» **Your objective**
Take the lines from the beginning of the data below through the line holding "scientific name: Gallirallus australis" and return exactly those.

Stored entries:
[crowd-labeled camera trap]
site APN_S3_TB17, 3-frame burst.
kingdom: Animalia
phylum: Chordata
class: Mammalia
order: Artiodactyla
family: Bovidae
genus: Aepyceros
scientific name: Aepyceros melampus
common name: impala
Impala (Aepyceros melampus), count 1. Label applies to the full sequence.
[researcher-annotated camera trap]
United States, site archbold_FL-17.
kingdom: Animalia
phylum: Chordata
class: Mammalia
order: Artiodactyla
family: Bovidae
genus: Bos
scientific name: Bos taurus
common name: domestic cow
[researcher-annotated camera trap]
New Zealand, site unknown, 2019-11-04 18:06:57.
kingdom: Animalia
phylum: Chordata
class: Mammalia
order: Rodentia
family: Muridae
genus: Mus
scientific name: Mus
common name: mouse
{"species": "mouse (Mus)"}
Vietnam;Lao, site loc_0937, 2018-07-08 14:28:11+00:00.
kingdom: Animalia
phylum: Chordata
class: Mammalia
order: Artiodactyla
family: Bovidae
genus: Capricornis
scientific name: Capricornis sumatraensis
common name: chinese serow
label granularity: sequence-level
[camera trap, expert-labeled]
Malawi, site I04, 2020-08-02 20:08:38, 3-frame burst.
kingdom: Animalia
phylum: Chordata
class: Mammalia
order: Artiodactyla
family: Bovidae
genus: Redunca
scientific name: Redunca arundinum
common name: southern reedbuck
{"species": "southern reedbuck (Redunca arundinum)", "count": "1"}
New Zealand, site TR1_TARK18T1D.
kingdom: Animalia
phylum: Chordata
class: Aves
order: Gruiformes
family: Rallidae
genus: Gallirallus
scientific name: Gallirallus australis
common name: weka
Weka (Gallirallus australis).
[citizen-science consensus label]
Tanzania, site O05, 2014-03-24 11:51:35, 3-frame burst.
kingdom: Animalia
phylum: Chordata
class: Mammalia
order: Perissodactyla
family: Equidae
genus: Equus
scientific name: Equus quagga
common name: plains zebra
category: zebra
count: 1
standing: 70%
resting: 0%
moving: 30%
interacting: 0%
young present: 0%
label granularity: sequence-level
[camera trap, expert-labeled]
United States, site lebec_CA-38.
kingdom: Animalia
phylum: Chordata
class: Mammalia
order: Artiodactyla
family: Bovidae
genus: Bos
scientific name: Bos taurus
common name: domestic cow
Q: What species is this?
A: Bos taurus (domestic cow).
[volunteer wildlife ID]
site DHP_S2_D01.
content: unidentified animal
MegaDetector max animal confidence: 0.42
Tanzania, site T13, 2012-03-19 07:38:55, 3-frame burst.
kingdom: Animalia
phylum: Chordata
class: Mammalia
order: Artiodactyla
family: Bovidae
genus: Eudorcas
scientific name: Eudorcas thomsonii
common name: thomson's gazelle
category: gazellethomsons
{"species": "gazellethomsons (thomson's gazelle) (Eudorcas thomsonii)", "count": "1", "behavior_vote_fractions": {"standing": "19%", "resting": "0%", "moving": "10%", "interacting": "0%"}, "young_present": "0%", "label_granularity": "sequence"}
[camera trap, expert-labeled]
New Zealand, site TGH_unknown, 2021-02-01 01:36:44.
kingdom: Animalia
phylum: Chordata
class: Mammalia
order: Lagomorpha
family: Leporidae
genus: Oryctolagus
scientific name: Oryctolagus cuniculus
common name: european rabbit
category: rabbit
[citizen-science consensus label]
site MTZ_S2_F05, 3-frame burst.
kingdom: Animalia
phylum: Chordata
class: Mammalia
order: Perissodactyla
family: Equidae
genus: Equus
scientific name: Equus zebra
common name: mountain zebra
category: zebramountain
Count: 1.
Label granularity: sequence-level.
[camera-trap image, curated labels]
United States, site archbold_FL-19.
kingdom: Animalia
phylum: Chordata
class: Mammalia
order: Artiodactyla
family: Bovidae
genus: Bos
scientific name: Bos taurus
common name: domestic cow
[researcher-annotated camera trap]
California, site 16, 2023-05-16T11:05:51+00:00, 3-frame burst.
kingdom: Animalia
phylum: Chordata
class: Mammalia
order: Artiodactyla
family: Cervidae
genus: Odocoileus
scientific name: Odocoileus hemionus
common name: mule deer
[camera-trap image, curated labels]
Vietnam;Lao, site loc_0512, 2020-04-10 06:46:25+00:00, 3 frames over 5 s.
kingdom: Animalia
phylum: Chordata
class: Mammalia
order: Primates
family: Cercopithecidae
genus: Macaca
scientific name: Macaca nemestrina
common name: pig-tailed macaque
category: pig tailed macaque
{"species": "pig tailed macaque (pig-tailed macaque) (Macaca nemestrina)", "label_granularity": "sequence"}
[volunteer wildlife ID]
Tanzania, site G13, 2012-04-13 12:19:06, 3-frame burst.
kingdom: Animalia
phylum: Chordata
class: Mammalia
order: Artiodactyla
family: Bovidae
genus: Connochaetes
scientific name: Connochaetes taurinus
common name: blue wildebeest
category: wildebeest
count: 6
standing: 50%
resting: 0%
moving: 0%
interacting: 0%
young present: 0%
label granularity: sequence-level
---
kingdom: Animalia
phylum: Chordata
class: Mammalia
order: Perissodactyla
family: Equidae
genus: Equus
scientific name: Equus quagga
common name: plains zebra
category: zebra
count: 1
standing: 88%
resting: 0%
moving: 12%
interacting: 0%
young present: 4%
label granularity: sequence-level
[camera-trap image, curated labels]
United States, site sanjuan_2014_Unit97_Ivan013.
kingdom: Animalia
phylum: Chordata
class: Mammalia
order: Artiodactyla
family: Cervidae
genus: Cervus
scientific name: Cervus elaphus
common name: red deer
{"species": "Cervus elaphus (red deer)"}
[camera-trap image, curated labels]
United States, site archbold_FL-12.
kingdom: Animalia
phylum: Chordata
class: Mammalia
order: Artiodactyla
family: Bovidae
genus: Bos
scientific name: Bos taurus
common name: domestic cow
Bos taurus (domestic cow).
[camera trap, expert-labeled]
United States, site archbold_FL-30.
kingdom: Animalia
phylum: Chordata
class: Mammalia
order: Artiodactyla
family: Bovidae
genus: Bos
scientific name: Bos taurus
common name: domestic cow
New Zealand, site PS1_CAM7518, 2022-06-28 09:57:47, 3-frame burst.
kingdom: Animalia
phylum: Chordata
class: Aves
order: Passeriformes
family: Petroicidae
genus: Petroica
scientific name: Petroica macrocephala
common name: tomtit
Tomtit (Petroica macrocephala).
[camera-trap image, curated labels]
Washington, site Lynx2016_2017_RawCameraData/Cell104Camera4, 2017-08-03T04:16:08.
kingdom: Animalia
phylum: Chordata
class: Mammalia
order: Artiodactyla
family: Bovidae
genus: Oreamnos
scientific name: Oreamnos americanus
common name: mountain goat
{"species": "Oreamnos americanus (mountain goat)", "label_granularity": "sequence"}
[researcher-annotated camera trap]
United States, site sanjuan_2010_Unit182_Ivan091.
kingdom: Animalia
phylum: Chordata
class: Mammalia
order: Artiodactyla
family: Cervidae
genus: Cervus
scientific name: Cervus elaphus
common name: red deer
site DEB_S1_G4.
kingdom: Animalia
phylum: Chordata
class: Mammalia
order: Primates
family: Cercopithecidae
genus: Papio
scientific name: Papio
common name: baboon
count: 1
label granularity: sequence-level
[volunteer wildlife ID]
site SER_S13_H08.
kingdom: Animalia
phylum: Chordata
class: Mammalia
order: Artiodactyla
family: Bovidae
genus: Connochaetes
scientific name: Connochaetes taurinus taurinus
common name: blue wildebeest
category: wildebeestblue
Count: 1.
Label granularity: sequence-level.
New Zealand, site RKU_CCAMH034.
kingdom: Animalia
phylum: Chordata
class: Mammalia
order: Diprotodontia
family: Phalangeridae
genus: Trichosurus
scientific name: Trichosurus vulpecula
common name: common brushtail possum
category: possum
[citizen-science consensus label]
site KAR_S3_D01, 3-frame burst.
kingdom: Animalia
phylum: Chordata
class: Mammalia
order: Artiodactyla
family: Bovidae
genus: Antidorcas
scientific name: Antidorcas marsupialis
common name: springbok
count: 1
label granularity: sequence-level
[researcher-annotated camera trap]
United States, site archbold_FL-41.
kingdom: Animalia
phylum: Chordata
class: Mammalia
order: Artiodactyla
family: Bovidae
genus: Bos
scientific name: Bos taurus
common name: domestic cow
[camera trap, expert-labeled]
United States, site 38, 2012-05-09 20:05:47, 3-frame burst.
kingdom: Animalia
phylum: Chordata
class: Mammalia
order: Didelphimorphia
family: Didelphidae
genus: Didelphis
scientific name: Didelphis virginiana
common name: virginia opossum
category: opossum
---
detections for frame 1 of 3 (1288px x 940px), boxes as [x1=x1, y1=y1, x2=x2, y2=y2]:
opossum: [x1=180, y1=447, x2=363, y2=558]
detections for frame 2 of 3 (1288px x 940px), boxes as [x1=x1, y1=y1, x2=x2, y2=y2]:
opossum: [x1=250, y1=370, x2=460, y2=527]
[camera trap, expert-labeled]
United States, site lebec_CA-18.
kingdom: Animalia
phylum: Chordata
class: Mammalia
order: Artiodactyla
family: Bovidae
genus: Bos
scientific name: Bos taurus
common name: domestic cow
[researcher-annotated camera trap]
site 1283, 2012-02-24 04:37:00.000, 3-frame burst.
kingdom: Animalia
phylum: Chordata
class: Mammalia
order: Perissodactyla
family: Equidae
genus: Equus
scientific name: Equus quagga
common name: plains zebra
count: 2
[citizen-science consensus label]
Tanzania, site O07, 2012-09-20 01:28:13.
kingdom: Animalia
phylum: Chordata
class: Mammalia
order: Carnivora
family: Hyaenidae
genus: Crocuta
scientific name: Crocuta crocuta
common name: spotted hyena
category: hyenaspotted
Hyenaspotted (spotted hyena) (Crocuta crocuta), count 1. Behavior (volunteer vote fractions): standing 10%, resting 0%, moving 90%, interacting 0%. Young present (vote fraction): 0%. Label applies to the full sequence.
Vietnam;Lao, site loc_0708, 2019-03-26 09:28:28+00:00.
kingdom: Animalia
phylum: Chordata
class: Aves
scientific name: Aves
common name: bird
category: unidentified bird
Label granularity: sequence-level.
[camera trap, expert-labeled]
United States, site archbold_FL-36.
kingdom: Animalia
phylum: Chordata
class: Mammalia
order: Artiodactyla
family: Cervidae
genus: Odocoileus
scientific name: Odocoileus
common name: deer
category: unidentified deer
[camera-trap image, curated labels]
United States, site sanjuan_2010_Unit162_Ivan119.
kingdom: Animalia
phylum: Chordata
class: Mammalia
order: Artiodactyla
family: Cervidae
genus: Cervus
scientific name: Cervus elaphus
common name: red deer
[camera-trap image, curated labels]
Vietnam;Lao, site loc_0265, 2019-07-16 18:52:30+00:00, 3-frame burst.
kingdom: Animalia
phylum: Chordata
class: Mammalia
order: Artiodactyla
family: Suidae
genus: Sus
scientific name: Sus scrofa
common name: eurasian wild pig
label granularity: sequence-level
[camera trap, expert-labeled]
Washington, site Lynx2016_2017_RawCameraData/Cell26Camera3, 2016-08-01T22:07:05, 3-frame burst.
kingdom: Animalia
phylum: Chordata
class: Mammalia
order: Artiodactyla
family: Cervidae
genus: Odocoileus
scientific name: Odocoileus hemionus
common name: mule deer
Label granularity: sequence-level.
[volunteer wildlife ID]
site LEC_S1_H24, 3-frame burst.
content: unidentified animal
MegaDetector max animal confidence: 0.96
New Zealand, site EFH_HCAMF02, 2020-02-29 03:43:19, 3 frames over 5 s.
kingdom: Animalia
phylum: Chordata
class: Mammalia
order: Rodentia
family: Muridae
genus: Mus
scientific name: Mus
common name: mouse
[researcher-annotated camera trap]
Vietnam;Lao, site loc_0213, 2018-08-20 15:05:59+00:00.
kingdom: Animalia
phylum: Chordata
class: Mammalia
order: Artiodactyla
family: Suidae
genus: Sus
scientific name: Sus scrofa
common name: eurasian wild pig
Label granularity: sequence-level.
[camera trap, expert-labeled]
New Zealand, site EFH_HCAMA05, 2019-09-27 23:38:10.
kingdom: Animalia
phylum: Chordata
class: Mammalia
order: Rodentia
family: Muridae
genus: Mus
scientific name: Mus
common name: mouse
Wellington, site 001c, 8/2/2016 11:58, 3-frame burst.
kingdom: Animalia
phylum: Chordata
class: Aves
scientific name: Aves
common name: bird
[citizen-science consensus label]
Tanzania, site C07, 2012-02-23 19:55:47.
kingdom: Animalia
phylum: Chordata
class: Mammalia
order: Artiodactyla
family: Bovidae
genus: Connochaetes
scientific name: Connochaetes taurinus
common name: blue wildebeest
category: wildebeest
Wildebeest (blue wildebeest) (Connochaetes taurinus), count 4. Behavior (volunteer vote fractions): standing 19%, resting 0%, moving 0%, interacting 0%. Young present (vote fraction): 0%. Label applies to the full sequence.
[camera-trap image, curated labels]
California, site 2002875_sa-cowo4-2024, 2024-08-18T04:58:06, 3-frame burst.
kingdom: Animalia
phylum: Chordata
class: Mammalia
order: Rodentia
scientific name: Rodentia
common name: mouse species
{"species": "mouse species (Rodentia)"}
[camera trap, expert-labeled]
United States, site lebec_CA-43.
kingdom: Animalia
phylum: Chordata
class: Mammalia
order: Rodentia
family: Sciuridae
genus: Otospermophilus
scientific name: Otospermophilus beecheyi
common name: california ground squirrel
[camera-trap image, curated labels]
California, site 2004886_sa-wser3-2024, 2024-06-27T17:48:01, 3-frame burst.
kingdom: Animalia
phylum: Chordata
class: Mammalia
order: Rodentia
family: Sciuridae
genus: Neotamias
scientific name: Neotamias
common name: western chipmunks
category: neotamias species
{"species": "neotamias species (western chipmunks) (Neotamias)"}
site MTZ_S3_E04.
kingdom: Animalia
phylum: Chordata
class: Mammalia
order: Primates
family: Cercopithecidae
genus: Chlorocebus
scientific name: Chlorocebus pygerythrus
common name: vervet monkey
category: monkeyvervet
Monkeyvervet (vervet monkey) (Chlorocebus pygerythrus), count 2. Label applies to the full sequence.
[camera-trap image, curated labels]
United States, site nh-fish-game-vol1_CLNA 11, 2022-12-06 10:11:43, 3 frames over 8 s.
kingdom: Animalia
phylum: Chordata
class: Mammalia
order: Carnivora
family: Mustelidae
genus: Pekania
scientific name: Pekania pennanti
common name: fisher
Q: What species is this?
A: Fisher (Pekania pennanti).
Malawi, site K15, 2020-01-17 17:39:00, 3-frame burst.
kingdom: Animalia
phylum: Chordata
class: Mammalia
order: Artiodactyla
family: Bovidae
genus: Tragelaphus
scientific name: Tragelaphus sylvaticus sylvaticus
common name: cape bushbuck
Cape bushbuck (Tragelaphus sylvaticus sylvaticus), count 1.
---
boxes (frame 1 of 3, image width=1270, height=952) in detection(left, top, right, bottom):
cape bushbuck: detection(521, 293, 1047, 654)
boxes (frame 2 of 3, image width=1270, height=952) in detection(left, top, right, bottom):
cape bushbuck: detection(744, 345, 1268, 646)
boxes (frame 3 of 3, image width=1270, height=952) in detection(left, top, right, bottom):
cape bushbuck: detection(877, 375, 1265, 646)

» **Task response**
[crowd-labeled camera trap]
site APN_S3_TB17, 3-frame burst.
kingdom: Animalia
phylum: Chordata
class: Mammalia
order: Artiodactyla
family: Bovidae
genus: Aepyceros
scientific name: Aepyceros melampus
common name: impala
Impala (Aepyceros melampus), count 1. Label applies to the full sequence.
[researcher-annotated camera trap]
United States, site archbold_FL-17.
kingdom: Animalia
phylum: Chordata
class: Mammalia
order: Artiodactyla
family: Bovidae
genus: Bos
scientific name: Bos taurus
common name: domestic cow
[researcher-annotated camera trap]
New Zealand, site unknown, 2019-11-04 18:06:57.
kingdom: Animalia
phylum: Chordata
class: Mammalia
order: Rodentia
family: Muridae
genus: Mus
scientific name: Mus
common name: mouse
{"species": "mouse (Mus)"}
Vietnam;Lao, site loc_0937, 2018-07-08 14:28:11+00:00.
kingdom: Animalia
phylum: Chordata
class: Mammalia
order: Artiodactyla
family: Bovidae
genus: Capricornis
scientific name: Capricornis sumatraensis
common name: chinese serow
label granularity: sequence-level
[camera trap, expert-labeled]
Malawi, site I04, 2020-08-02 20:08:38, 3-frame burst.
kingdom: Animalia
phylum: Chordata
class: Mammalia
order: Artiodactyla
family: Bovidae
genus: Redunca
scientific name: Redunca arundinum
common name: southern reedbuck
{"species": "southern reedbuck (Redunca arundinum)", "count": "1"}
New Zealand, site TR1_TARK18T1D.
kingdom: Animalia
phylum: Chordata
class: Aves
order: Gruiformes
family: Rallidae
genus: Gallirallus
scientific name: Gallirallus australis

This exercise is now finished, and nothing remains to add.